DemocratAndChronicle.com – Greg Livadas
A transgender Rochester man must provide medical evidence to justify his request to change his first name from Sarah to Evan, a local judge has ruled.
Allowing Sarah Rockefeller to change his name without evidence “would be fraught with danger of deception and confusion and contrary to the public interest,” State Supreme Court Justice William P. Polito, citing a 1976 law journal article, said in his ruling.
Polito on Friday ruled for the second time against Rockefeller’s request for the name change.
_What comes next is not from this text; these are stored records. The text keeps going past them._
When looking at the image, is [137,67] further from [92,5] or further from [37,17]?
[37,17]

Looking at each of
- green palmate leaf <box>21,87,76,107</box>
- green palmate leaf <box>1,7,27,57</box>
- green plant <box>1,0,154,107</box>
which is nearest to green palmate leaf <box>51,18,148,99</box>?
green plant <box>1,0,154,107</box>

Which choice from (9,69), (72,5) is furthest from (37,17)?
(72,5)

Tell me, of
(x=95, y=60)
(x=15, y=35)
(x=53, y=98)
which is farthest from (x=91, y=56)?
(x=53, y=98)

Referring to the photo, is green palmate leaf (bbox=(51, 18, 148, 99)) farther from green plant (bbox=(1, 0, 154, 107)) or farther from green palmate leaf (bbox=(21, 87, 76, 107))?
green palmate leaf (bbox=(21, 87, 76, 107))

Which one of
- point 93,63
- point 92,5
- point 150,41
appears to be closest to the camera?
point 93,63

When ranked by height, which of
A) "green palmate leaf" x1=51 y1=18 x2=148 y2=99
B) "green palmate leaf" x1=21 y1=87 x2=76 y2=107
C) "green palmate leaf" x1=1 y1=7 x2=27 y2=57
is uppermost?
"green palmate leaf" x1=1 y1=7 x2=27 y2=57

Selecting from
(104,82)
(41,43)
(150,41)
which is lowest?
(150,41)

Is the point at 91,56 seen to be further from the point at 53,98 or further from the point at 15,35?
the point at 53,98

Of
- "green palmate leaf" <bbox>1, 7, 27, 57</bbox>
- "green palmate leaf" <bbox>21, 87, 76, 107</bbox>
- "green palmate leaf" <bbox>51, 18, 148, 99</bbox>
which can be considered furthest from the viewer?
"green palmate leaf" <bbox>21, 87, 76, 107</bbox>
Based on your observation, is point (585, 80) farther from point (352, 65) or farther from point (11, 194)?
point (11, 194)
The ruling has sparked the involvement of the American Civil Liberties Union, which argues that the ruling places an unnecessary burden of proof on transgender individuals that isn’t required of others.
Sarah Rockefeller filed paperwork on Nov. 17 to have his name changed to Evan Rockefeller, “which he believes better reflects his male gender identity,” according to court records.
“I’ve been using it a year and a half,” Rockefeller, 26, said this week. “Generally, people call me ‘sir’ when they see me.”
But Polito denied the name change, saying the application “lacks any medical, psychiatric or psychological corroborative support concerning the petitioner’s alleged psychological/anatomical sexual conflict.”
Rockefeller declined to discuss whether he has had sexual reassignment surgery. It shouldn’t matter, his lawyers contend.